A good onboarding portal can enable these kinds of experiences in a systematic way. Authoring and sequencing activities; customized experiences for different roles or regions; beautifully designed interfaces that are easy to use and aligned with your brand; seamless integrations into other platforms; metrics that provide visibility into new hires’ progress. This is all great stuff! But the onboarding portal isn’t the experience itself, it just supports the experience.
Infusing the human element.
Think about the collection of experiences on your onboarding path. What are the most important and meaningful in the journey?
Now think about how the new employee experiences those things. Was it an eLearning module or a human exchange? Did they research a product on your intranet, or did they reach out to a coworker to ask them how they sell it? Think about ways you can incorporate human-based moments of meaning into the experience.
One of my favorite onboarding experience stories involves a client who distributed free reusable water bottles to all employees. They could have just placed the water bottle on the new hire’s desk on the first day, but instead they decided to make getting the water bottle a learning experience. The onboarding portal told the new employee who to find, gave them a few personal questions to ask before they could pick up the bottle, and shared why the company valued reusable water bottles. A simple task became something personal and meaningful.
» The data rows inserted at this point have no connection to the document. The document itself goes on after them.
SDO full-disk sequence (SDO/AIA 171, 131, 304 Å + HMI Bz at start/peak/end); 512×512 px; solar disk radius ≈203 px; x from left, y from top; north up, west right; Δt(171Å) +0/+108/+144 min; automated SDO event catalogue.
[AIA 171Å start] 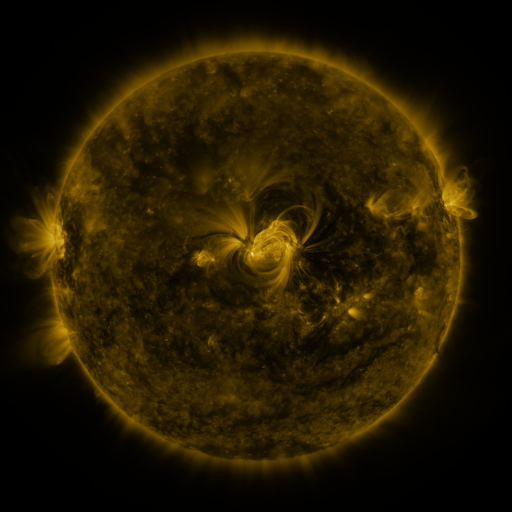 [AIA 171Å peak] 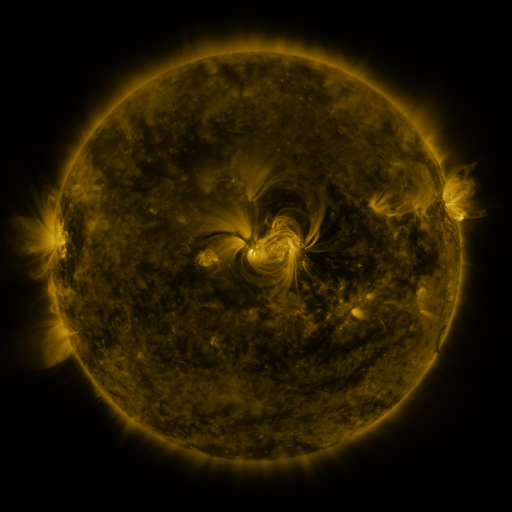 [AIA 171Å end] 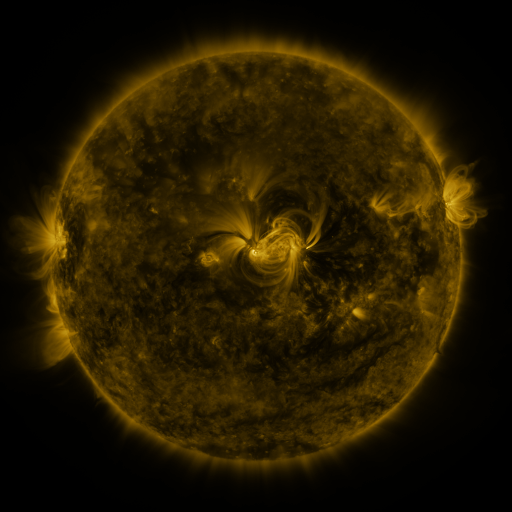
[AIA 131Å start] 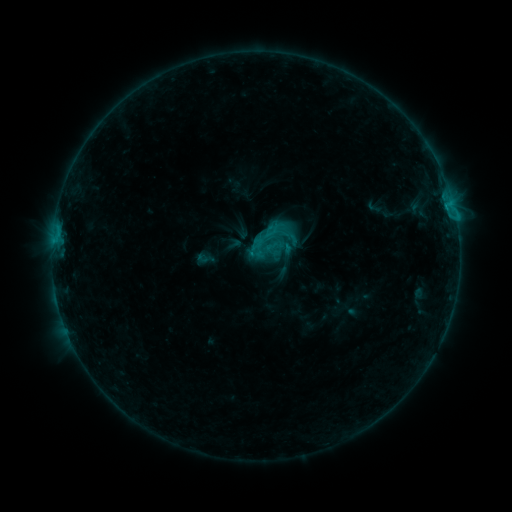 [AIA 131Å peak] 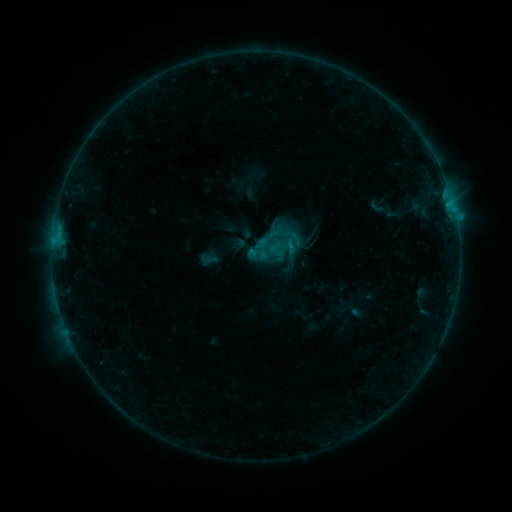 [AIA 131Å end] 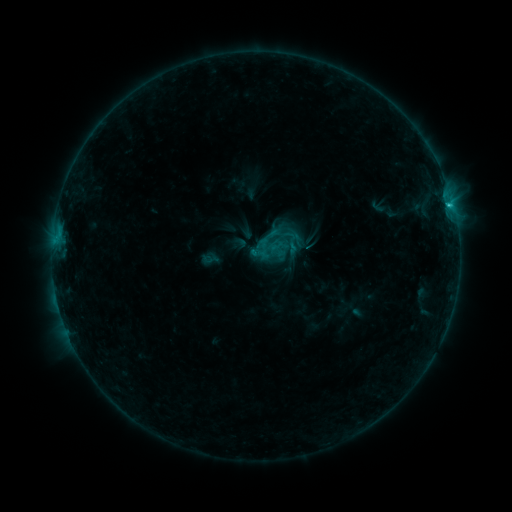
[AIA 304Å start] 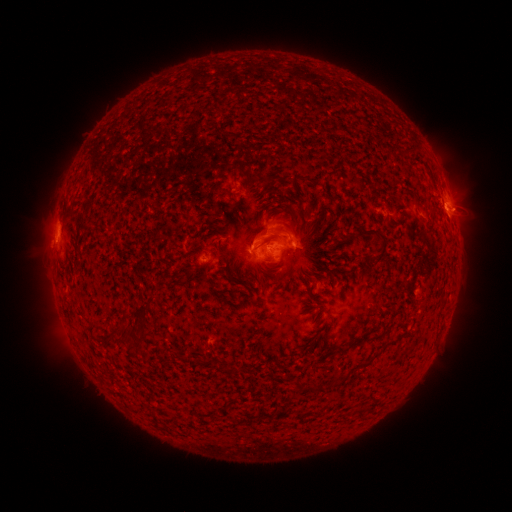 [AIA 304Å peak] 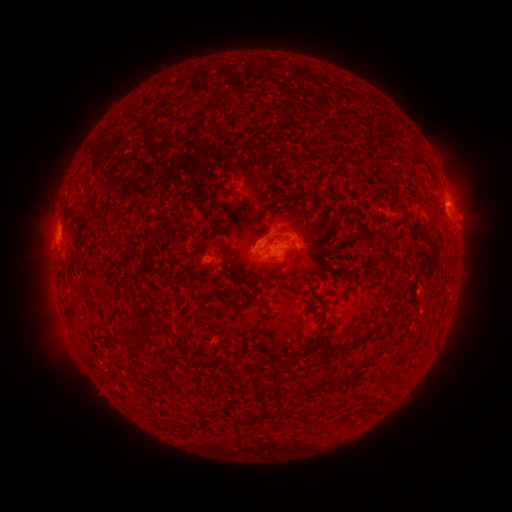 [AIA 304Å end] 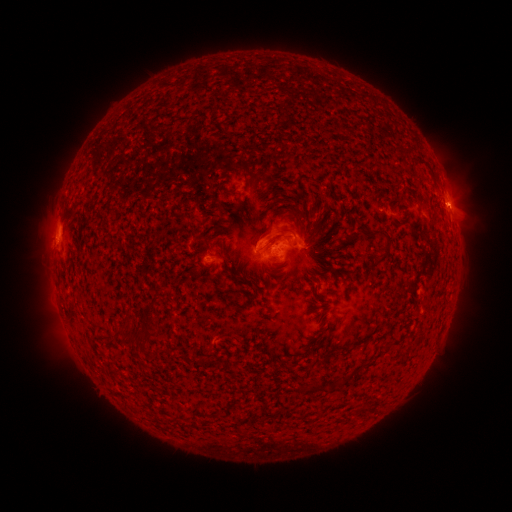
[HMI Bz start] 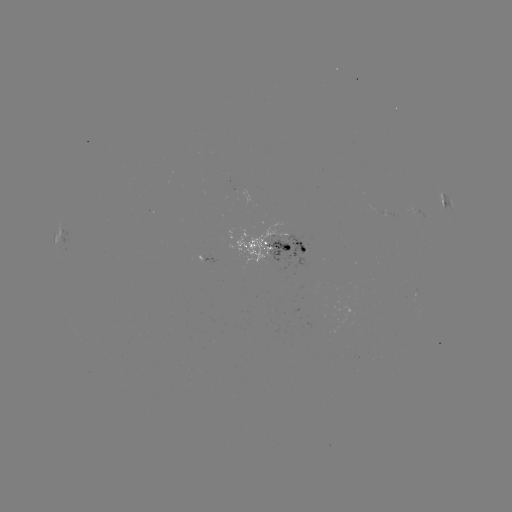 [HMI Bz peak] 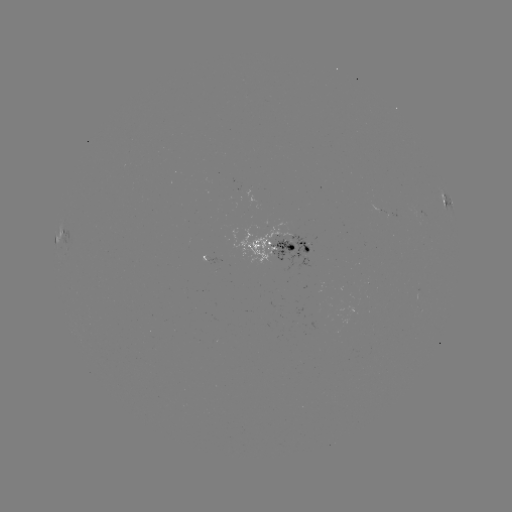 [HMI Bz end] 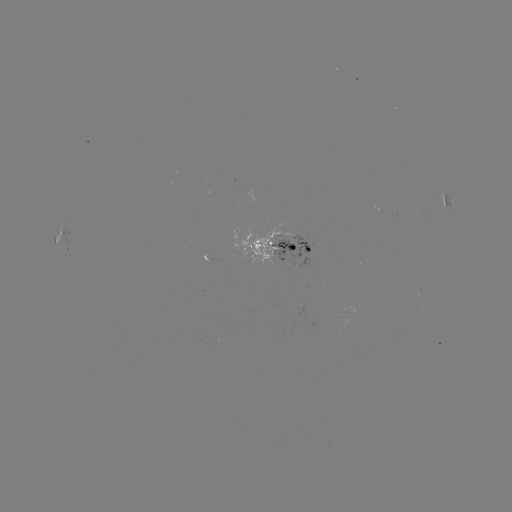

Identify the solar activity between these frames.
emerging-flux region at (246, 190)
The technology wasn’t the focus, but it prompted the action. It provided a framework and context around a human-centered event that became part of the overall experience.
It’s not about the technology, it’s the experience.
The goal isn’t necessarily to have the flashiest and fanciest onboarding portal; it’s to design the best experience with the best usability for a new employee. Create something where the onboarding process is personalized, clear, easy, and intuitive. Make the technology irrelevant and the experience the star of the show.
Use technology to highlight meaningful human experiences and you’ll be well on your way to making your onboarding a more effective and memorable journey that accelerates a new hire’s time to competency.